Rain beat down steadily into the grey afternoon, and the windshield wipers on my dad's car hardly kept up. He was quiet, and the radio was on as he maneuvered around other cars, other parents waiting for their kids to come out of school.
The announcement had come while I was in science class, trying to wrap my mind around the intricacies of the periodic table. “I am sorry to tell you that President Kennedy has died in Dallas. Vice-President Johnson will take the oath of office in just a few minutes. That is all we know at this time,” droned our principal over the school loudspeakers.
Our class was quiet, and so was our teacher. A kind, absent-minded man, he was at a loss for words. He did not know how to explain what had just happened; he struggled to understand it himself.
The remaining 90 minutes of school passed quietly; no more work was done.

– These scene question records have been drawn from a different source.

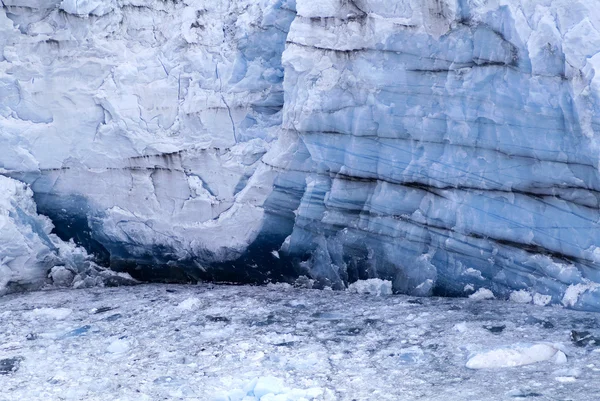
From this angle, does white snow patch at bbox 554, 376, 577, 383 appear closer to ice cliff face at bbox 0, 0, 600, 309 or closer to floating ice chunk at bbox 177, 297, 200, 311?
ice cliff face at bbox 0, 0, 600, 309

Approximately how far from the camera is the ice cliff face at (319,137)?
3.72 meters

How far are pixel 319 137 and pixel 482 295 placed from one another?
1223 millimetres

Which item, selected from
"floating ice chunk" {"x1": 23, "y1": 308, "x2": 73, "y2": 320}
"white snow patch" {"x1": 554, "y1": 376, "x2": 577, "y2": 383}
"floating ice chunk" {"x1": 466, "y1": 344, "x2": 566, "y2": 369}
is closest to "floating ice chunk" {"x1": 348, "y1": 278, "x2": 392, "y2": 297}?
"floating ice chunk" {"x1": 466, "y1": 344, "x2": 566, "y2": 369}

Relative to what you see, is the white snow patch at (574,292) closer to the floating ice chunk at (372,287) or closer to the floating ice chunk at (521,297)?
the floating ice chunk at (521,297)

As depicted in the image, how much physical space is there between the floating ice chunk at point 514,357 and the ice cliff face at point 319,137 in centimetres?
66

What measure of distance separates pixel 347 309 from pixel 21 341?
63.8 inches

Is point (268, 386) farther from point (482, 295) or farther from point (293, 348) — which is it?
point (482, 295)

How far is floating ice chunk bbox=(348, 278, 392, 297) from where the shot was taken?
169 inches

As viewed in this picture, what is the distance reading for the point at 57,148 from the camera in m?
4.71

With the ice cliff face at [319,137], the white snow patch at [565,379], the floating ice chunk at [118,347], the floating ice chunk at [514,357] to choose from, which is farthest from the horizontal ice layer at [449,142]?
the floating ice chunk at [118,347]

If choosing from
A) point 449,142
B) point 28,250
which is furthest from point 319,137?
point 28,250

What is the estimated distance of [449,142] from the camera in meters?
3.98

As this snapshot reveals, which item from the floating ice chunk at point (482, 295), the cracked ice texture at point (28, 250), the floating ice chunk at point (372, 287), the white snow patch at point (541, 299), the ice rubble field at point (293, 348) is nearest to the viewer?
the ice rubble field at point (293, 348)

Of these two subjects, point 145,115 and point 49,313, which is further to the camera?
point 145,115
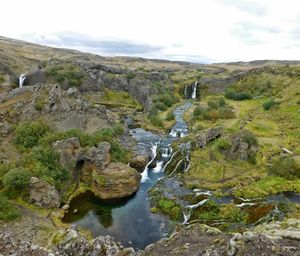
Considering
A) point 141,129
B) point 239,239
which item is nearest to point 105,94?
point 141,129

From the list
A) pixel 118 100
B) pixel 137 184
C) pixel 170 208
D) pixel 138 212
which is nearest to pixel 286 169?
pixel 170 208

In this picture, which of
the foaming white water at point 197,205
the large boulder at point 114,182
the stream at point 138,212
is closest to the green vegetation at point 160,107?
the stream at point 138,212

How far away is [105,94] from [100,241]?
79.4 metres

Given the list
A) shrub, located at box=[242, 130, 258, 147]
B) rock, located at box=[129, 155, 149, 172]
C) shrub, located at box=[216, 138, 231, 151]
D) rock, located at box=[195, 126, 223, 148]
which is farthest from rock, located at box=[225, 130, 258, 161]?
rock, located at box=[129, 155, 149, 172]

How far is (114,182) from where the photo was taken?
130 feet

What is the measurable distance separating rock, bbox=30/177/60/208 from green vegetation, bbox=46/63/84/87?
6667 cm

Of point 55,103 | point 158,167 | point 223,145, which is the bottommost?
point 158,167

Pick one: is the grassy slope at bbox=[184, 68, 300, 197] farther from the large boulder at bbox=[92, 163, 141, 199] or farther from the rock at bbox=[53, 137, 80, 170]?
the rock at bbox=[53, 137, 80, 170]

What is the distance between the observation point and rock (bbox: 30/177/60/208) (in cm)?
3547

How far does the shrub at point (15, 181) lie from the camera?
35375mm

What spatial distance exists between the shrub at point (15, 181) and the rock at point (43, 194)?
2.50ft

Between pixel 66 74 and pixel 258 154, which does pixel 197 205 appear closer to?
pixel 258 154

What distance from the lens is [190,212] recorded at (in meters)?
35.9

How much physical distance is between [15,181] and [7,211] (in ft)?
14.1
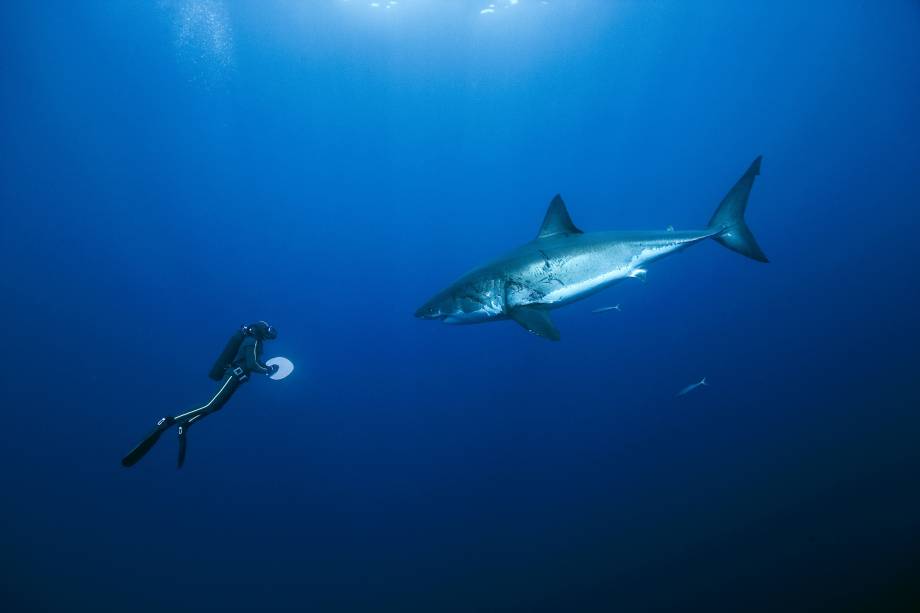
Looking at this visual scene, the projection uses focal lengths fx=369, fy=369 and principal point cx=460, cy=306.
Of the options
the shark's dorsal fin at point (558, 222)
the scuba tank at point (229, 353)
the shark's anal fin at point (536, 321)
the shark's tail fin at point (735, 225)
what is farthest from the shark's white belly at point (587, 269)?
the scuba tank at point (229, 353)

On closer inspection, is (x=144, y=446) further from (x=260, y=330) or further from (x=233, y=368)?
(x=260, y=330)

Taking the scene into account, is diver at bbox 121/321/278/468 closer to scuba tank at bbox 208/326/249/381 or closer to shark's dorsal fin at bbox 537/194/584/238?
scuba tank at bbox 208/326/249/381

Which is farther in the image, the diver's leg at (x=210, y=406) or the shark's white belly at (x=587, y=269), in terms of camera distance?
the diver's leg at (x=210, y=406)

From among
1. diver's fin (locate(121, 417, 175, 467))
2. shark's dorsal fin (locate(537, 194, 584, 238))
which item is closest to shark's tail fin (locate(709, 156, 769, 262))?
shark's dorsal fin (locate(537, 194, 584, 238))

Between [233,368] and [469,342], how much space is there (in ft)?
95.6

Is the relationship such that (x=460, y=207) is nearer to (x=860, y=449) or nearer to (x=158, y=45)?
(x=158, y=45)

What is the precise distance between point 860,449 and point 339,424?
28586 millimetres

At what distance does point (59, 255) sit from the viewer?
2817 centimetres

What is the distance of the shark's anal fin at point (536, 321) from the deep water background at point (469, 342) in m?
10.8

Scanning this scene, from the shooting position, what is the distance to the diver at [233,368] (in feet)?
17.4

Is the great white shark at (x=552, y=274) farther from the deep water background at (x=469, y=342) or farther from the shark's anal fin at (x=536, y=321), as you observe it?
the deep water background at (x=469, y=342)

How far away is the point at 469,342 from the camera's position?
3428 centimetres

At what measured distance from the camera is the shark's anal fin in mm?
4062

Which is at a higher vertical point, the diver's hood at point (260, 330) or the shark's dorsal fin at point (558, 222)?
the shark's dorsal fin at point (558, 222)
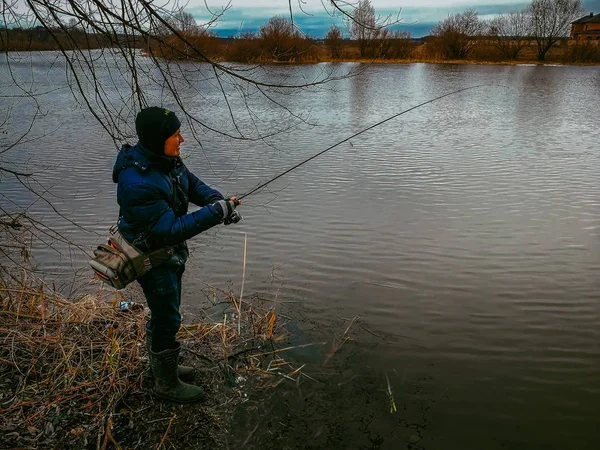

We simply sat in our classes, murmuring quietly, wondering what would happen next.
The grey skies, the rain, the quiet -- it was as if we had entered a period of mourning that would not lift for a long time. There would be more assassinations, more upheaval, more tumult to come. Change that had been accumulating slowly seemed to accelerate, and afterwards, time would seem to be marked by that day, the day everything seemed to change.
But just then, getting into my dad's car where he was waiting for me, it seemed as if I had reached sanctuary. He was sad, too, and quiet. He could tell me what would happen next, how our country had provided for such dire circumstances. He could assure me that things would be OK.
He just couldn't tell me why someone would want to assassinate the President.